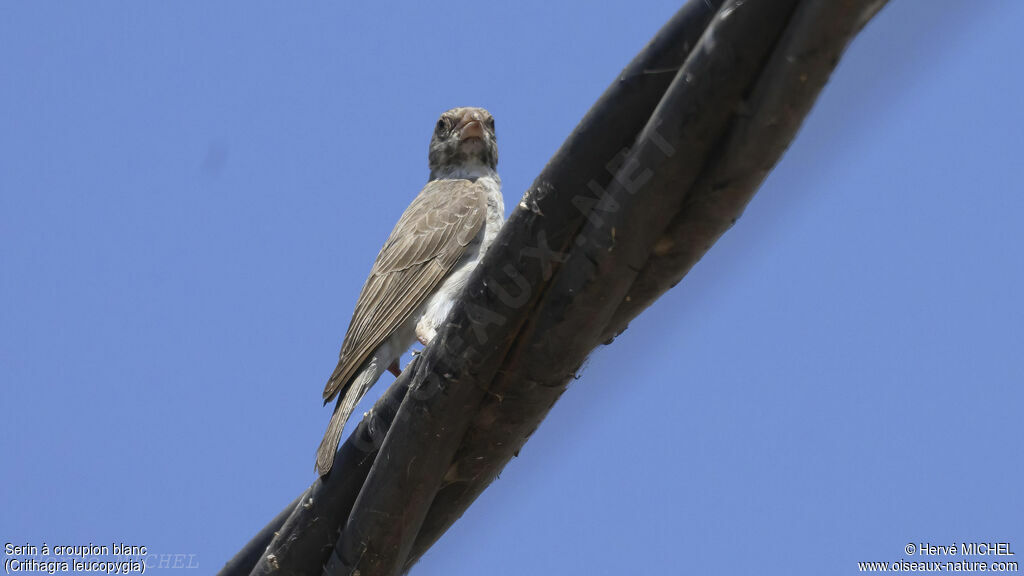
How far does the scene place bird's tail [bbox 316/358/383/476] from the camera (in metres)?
4.06

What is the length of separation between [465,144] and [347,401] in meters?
2.57

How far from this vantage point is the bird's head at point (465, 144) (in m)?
6.92

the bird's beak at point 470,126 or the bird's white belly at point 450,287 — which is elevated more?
the bird's beak at point 470,126

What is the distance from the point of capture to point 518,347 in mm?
2559

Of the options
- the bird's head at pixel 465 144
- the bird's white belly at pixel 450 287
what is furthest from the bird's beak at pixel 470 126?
the bird's white belly at pixel 450 287

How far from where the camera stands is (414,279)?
5473 mm

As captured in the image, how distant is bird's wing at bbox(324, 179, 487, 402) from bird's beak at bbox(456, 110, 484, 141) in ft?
2.97

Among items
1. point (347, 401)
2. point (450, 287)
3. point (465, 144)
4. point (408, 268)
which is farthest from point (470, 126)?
point (347, 401)

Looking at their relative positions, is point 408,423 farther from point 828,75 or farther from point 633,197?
point 828,75

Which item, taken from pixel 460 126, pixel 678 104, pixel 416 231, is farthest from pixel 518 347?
pixel 460 126

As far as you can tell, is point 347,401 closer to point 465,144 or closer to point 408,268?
point 408,268

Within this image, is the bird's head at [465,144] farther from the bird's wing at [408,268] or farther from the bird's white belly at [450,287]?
the bird's white belly at [450,287]

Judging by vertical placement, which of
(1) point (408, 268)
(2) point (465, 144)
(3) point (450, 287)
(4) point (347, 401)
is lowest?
(4) point (347, 401)

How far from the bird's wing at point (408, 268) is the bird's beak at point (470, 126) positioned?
2.97 feet
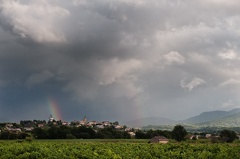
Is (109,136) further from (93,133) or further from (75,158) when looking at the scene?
(75,158)

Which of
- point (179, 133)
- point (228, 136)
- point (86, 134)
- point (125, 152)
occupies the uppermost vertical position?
point (86, 134)

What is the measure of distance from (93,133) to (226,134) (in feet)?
181

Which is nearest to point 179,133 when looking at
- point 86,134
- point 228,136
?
point 228,136

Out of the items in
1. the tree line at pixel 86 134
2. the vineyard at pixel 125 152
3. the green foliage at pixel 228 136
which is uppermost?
the tree line at pixel 86 134

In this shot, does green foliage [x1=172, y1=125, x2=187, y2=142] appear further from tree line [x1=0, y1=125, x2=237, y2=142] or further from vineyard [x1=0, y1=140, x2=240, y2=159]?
vineyard [x1=0, y1=140, x2=240, y2=159]

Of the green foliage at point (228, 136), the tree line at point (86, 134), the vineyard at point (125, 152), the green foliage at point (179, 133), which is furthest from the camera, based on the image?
the green foliage at point (179, 133)

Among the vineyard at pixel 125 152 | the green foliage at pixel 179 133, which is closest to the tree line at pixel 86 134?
the green foliage at pixel 179 133

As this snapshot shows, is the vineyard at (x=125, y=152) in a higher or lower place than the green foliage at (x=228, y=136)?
higher

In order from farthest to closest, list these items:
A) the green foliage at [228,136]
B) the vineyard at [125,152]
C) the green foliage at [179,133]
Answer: the green foliage at [179,133], the green foliage at [228,136], the vineyard at [125,152]

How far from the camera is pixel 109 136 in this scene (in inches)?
5069

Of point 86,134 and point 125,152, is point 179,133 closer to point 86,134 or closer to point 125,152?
point 86,134

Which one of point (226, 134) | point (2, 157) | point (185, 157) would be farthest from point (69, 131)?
point (185, 157)

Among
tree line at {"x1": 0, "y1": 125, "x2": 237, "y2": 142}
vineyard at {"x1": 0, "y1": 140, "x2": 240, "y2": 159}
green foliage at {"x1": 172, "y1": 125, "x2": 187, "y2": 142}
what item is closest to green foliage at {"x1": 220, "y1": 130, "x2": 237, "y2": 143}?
tree line at {"x1": 0, "y1": 125, "x2": 237, "y2": 142}

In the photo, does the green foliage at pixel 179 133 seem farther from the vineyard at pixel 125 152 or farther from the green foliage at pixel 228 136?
the vineyard at pixel 125 152
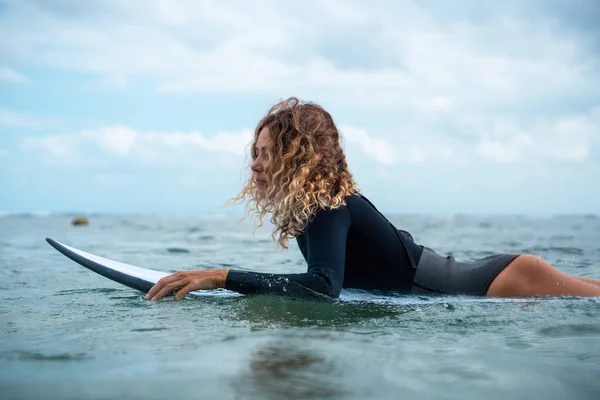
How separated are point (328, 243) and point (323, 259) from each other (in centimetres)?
9

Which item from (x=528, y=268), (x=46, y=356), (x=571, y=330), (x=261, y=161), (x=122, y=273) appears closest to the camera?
(x=46, y=356)

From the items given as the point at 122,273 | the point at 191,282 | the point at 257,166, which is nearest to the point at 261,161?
the point at 257,166

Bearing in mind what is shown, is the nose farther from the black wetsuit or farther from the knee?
the knee

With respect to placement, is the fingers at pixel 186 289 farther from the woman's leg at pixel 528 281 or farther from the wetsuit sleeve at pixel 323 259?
the woman's leg at pixel 528 281

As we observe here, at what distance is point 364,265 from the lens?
364 centimetres

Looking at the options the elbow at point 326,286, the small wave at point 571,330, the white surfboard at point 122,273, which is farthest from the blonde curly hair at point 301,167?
the small wave at point 571,330

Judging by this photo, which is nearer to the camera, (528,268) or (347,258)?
(347,258)

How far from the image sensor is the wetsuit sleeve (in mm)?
3217

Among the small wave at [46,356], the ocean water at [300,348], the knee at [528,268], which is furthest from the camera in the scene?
the knee at [528,268]

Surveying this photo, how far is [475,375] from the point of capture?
2.24m

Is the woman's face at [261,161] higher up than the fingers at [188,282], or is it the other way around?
the woman's face at [261,161]

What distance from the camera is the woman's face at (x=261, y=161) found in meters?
3.51

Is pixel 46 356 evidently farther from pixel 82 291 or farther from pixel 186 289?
pixel 82 291

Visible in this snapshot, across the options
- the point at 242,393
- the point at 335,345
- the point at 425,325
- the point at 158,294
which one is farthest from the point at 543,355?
the point at 158,294
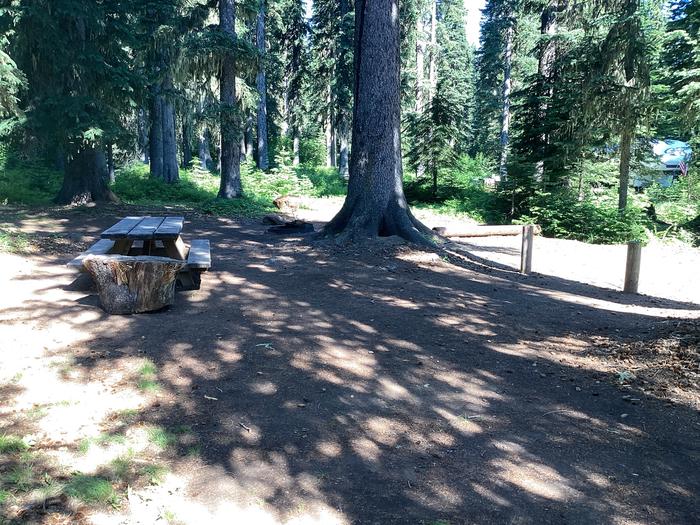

□ □ □

# Task statement
Locate every line of the material above that contains the string "other", paying attention to case, and copy each of those lines out.

# Task answer
How separated are point (328, 243) and point (323, 259) from each other (in centimetres)?
Is the woman's face at [261,161] higher up than the fingers at [188,282], or is it the other way around?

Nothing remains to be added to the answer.